Traditionally the natural world was classified as animal, vegetable, or mineral as in Systema Naturae. After the development of the microscope, attempts were made to fit microscopic organisms into either the plant or animal kingdoms. In 1675, Antonie van Leeuwenhoek discovered bacteria and called them "animalcules", assigning them to the class Vermes of the Animalia. Due to the limited tools — the sole references for this group were shape, behaviour, and habitat — the description of genera and their classification was extremely limited, which was accentuated by the perceived lack of importance of the group.
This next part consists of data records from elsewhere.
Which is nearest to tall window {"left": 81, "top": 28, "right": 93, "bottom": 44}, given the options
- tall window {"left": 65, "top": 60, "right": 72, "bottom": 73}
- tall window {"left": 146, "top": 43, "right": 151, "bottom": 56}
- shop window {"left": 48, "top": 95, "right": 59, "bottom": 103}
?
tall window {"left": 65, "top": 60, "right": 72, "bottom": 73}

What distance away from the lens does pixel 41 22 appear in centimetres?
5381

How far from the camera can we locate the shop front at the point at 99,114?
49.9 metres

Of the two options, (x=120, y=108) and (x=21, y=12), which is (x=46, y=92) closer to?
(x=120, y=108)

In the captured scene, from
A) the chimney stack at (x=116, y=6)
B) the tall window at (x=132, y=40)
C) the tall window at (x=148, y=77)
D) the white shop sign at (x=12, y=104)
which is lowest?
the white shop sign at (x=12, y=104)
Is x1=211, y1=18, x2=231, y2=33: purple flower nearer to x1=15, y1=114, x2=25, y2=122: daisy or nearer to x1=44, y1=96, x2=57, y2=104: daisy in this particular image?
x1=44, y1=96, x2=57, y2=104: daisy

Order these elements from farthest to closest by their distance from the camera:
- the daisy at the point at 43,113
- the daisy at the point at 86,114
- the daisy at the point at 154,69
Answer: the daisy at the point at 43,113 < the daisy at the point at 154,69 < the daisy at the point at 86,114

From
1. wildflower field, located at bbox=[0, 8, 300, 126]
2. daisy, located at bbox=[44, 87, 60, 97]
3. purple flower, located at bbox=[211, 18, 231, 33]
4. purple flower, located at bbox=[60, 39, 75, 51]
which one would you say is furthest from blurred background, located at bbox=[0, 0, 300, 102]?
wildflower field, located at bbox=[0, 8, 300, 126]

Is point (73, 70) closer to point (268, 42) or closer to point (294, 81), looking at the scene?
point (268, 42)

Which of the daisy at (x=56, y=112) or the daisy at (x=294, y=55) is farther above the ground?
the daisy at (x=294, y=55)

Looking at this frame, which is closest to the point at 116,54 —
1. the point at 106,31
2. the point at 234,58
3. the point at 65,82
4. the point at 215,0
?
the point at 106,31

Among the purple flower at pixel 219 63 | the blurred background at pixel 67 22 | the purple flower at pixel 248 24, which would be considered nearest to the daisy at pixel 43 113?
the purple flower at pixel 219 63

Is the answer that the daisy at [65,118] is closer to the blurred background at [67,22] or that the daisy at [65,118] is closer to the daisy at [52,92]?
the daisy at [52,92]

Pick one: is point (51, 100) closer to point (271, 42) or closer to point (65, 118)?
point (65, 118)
Seven years after The Origin of Species by Charles Darwin, in 1866 Ernst Haeckel, a supporter of evolutionary theory, proposed a three-kingdom system that added the Protista as a new kingdom that contained most microscopic organisms. One of his eight major divisions of Protista was composed of the monerans (called Moneres by Haeckel), which he defined as completely structure-less and homogeneous organisms, consisting only of a piece of plasma. Haeckel's Monera included not only bacterial groups of early discovery but also several small eukaryotic organisms; in fact the genus Vibrio is the only bacterial genus explicitly assigned to the phylum, while others are mentioned indirectly, which led Copeland to speculate that Haeckel considered all bacteria to belong to the genus Vibrio, ignoring other bacterial genera. One notable exception were the members of the modern phylum Cyanobacteria, such as Nostoc, which were placed in the phylum Archephyta of Algae (vide infra: Blue-green algae).

The Neolatin noun Monera and the German noun Moneren/Moneres are derived from the ancient Greek noun moneres, which Haeckel stated meant "simple"; however, it actually means "single, solitary". Haeckel also describes the protist genus Monas in the two pages about Monera in his 1866 book. The informal name of a member of the Monera was initially moneron, but later moneran was used.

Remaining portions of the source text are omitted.